RFC 137: Perl OO should not be fundamentally changed.

Now, as you have read the title and already stopped laughing… Er, not all of you yet? Ok, I’ll give you another minute…

Good, let’s be serious now. RFC 137 was written by Damian Conway. Yes, the title too. No, I’m serious! Check it yourself! And then also read other RFCs from language-objects category. Turns out, it was the common intention back then: don’t break things beyond necessary, keep everything as backward compatible as possible.

A familiar stance, isn’t it?

I chose this RFC not over its title but because it might be considered as the source of the river we now call the Raku OO model.

Let’s look closer into the RFC text. To be frank, this gonna be second time only as I read it. Gosh, three weeks ago I even had no idea Perl6 started with RFCs! My long-time belief was the synopses were the first to come. And since even they are now pretty much outdated in many places, studying RFCs is like studying the first stone tools of Homo Habilis: there is not much in common with what we use nowadays, but how great is it to see ways human mind adapt and improve its own ideas! So, let’s get back into our archeological excavation and start examining our sample.

The first prominent feature we find states that:

It ain’t broken. Don’t fix it.

Here and below all quotes are from the RFC body.

And you know what? Back then it was my consideration too! All I really wanted was class and method keywords, private declarations… And that’s basically all. Perl with classes, what else?

Heh, young and stupid, aha…

The way I see it now? It’s still not broken. But neither it is good. And once you try it in Raku – there is no way back.

Perl’s current OO model has a number of well-known deficiencies: lack of (easy) encapsulation, poor support for hierarchical method calls (especially constructors and destructors), limited (single) dispatch mechanism, poor compile-time checking. More fundamentally, many people find that setting up reliable OO class hierarchies requires too much low-level coding.

Fairly long list, isn’t it? The good thing: these days there is Moose family of toolkits to get solutions for many of the listed problems. Not all of them though. But the fact of existence of these toolkits tells a lot about Perl’s flexibility which was really something outstanding back then, in the late 90s. Even though Moose didn’t exists yet in 2000, there were already a few OO toolkits implementing different approaches.

» Given data:
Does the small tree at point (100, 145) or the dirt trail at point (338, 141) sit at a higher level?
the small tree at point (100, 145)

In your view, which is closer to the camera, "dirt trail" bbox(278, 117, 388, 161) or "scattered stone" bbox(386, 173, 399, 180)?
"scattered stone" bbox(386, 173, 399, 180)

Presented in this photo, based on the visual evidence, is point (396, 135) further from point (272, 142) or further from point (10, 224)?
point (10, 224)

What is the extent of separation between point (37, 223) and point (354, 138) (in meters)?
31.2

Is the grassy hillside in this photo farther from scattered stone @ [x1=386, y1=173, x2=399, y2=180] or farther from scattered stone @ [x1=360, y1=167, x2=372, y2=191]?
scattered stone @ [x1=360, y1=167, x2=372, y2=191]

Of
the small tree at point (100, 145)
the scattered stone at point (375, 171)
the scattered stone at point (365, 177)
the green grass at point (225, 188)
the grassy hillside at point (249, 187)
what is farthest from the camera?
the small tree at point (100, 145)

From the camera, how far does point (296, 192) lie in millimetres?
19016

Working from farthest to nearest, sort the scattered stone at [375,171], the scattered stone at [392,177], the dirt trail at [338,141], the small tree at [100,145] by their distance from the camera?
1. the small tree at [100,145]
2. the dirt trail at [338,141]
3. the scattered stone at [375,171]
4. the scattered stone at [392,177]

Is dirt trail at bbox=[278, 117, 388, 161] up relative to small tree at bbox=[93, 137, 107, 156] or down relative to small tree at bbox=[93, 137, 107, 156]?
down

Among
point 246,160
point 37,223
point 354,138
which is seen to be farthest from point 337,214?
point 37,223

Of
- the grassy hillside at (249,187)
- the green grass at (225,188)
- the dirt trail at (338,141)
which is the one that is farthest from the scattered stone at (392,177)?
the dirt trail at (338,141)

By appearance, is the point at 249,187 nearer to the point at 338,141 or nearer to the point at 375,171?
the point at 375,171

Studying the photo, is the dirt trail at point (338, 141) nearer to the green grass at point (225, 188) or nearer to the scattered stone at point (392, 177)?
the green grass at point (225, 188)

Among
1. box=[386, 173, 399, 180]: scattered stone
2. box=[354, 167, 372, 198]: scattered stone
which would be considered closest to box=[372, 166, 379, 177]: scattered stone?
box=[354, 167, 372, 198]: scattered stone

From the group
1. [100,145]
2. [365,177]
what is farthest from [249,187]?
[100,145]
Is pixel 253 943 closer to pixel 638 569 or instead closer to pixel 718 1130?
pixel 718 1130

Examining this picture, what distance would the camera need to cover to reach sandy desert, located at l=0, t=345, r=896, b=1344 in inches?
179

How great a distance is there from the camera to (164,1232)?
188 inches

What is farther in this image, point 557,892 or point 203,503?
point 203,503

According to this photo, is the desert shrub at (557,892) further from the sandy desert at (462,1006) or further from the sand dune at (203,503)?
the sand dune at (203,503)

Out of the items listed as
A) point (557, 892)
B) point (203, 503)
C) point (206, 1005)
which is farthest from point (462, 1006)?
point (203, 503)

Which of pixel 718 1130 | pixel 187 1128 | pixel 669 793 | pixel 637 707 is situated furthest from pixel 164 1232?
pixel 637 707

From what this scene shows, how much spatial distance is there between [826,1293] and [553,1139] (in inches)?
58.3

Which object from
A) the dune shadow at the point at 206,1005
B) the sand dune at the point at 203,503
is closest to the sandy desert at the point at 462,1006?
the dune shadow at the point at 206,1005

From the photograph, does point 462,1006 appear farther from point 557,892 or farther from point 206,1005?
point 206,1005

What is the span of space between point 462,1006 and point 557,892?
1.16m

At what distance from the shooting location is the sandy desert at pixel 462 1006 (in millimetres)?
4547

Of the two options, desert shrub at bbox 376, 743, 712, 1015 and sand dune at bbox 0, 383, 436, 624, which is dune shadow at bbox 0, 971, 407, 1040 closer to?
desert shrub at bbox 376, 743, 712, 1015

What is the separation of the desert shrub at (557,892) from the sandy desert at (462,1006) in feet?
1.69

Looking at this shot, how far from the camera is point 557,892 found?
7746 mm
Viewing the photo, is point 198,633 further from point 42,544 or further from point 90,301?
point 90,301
--
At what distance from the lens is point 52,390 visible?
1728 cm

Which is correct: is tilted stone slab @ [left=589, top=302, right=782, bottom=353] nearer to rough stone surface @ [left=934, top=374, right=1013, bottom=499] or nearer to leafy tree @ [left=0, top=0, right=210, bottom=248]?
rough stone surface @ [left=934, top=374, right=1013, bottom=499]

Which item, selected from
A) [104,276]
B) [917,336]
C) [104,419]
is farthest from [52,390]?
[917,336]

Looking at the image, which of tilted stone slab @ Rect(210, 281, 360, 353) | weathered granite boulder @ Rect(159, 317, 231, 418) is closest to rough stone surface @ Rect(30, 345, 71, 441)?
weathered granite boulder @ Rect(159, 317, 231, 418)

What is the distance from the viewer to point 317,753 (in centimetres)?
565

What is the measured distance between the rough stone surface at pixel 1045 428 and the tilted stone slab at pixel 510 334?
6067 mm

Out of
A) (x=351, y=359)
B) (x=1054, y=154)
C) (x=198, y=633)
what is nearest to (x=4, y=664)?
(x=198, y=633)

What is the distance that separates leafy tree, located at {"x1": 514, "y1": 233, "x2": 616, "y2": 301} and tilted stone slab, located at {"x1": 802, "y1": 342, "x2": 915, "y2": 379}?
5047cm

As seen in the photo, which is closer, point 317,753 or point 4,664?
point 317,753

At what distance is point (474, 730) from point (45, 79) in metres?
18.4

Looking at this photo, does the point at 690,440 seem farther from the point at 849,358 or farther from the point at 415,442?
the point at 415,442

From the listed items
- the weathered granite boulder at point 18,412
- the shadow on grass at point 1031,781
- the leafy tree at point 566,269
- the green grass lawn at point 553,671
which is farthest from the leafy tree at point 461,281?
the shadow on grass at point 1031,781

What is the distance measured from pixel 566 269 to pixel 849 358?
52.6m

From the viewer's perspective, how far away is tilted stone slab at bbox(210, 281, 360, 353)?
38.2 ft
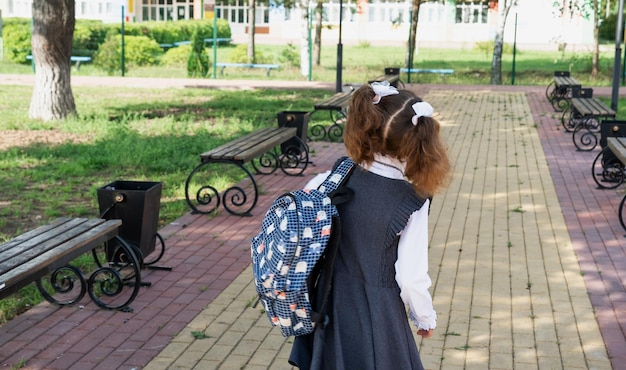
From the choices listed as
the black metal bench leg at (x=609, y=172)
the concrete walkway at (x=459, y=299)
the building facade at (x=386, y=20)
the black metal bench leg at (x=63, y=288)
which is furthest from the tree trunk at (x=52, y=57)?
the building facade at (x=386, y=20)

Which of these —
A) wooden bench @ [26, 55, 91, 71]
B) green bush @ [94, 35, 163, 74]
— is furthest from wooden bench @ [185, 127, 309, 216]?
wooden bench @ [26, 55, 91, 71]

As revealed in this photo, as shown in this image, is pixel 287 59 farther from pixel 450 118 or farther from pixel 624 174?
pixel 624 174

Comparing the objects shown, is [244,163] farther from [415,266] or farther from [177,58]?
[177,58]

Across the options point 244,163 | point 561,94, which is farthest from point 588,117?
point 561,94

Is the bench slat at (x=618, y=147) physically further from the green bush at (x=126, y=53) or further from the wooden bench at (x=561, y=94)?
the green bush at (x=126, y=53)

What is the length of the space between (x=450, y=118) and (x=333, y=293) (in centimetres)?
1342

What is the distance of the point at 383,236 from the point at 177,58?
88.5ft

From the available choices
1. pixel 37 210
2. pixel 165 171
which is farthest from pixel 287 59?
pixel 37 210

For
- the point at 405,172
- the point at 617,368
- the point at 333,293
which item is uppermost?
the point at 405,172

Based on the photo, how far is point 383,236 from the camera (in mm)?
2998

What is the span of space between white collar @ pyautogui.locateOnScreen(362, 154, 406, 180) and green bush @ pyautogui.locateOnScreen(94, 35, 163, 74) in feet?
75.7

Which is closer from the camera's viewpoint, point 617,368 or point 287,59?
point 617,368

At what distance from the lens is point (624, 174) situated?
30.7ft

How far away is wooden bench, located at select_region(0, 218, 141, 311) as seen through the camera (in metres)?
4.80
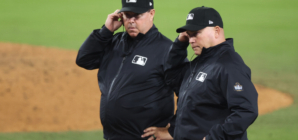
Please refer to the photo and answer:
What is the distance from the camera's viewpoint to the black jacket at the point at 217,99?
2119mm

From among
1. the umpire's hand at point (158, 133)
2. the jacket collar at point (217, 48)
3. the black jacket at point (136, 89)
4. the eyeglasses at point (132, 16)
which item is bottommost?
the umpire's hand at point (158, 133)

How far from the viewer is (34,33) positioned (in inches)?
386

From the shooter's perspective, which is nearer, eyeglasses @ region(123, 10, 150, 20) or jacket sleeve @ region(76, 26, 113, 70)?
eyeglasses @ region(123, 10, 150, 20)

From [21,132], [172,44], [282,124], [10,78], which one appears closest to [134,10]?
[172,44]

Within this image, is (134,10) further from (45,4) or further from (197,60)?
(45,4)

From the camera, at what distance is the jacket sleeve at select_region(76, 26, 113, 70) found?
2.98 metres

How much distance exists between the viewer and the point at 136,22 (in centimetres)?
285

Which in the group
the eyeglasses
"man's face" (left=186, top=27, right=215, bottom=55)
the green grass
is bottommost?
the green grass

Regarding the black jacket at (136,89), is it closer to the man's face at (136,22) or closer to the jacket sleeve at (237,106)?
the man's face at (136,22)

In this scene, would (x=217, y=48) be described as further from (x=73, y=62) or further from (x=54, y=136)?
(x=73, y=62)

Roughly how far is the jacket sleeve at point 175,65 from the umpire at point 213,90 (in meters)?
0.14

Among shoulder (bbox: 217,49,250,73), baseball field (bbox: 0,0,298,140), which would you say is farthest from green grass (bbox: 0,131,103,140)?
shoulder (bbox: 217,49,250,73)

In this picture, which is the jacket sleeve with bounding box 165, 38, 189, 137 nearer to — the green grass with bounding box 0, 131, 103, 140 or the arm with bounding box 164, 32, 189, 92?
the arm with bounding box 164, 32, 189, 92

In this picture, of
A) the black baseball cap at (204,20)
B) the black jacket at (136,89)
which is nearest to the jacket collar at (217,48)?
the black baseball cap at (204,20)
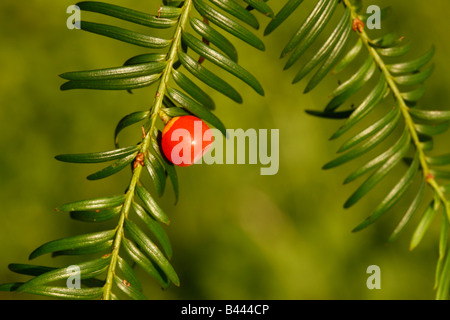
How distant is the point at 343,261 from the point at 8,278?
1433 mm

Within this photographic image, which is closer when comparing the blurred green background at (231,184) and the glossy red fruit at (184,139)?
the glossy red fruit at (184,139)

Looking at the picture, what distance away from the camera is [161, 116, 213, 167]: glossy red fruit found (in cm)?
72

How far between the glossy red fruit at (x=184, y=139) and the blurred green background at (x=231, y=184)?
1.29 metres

» Problem set:
A - Check each statement against the RFC 137 post above. Answer yes or no and quote the words of the post that decide it.
(i) RFC 137 was written by Damian Conway.
(ii) The writer long believed the RFCs came before the synopses.
(iii) Poor compile-time checking is named as a deficiency of Perl's OO model.
B - Answer these questions from the RFC 137 post:
(i) Which category of RFCs does the writer suggest reading?
(ii) What does the writer compare studying RFCs to?
(iii) Which family of toolkits now solves many of the listed problems?

» Results by task:
A -
(i) Yes: "RFC 137 was written by Damian Conway."
(ii) No: "My long-time belief was the synopses were the first to come."
(iii) Yes: "limited (single) dispatch mechanism, poor compile-time checking."

B -
(i) The language-objects category.
(ii) Studying the first stone tools of Homo Habilis.
(iii) The Moose family.